Tephra Identification
Using a microscope and tephra found in the cores, we were able to look at the mineral assemblage in particular tephras. By looking at the mineral assemblage in combination with its depth in the core, we were able to piece together the specific eruption the tephra came from, and therefore able to date the cores.
Timescale and Final Interpretation
Finally, using all the data collected from the cores, I put together a three-interval timescale of my interpretation of the evolution in the Waiotahe floodplain.
• Initially, the area likely started out as the main river channel, which then eventually progressed into the floodplain as the channel migrated due to erosion/deposition (refer to Fig. 5., time-slice 1, and the lowermost facies in Fig. 1., 2., 3.)
• The Whakatane eruption then occurred, ~5530 ybp (refer to Fig. 4.), where in certain areas tephra was preserved, particularly in the area where core 3_2025 was extracted (refer to Fig. 2.).
• As subsidence occurred, likely with faulting/tectonics, a basin formed and was infilled with water, forming a lacustrine environment. This resulted in the deposition of fine-grained lake sediments, with vivianite presence, indicating the lacustrine environment.

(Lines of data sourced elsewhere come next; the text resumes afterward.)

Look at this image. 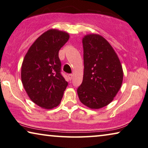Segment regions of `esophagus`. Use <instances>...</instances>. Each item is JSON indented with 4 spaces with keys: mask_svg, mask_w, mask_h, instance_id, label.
Masks as SVG:
<instances>
[{
    "mask_svg": "<svg viewBox=\"0 0 148 148\" xmlns=\"http://www.w3.org/2000/svg\"><path fill=\"white\" fill-rule=\"evenodd\" d=\"M68 78L70 80V81H71V79H73V75L72 74H69L68 75Z\"/></svg>",
    "mask_w": 148,
    "mask_h": 148,
    "instance_id": "esophagus-1",
    "label": "esophagus"
}]
</instances>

At the same time, the valley wall is defined by a series of interchanging organic/colluvium sediments as material is being brought in (refer to core 1_2018 in Fig. 2.)
• An earthquake event then shook up the floodplain sands into the lake sediments (refer to sheet 6/7 in the core sheet description).
• The lake shallowed with the presence of organic sediment, where the Taupo pumice alluvium was then washed in, possibly by the river, but as the lake dried out, the floodplain then migrated onto this area.
• Potentially in between the lake and Taupo pumice alluvium, there was an influx of Taupo tephra, but it is unsure whether the reworked and the ~1717 ybp eruption from Fig 4. are the same.
• With faulting, the floodplain was pushed up, and migrated eastward towards the valley wall, which occasionally would get an influx of colluvium, then return to floodplain (refer to Fig. 2. for core 1_2018, and Fig 3. for GPR image showing fault system).
• The Kaharoa explosion then occurred, covering majority of the area with a layer of tephra (refer to Fig. 1., 2., 3. for where the lateral expanse of tephra).
• Eventually we have come to present day, where the area is now still the floodplain, but the uppermost facies is now defined by a thin layer of modern topsoil (refer to Fig 1., 2., 3., 5., showing the vertical extent of topsoil).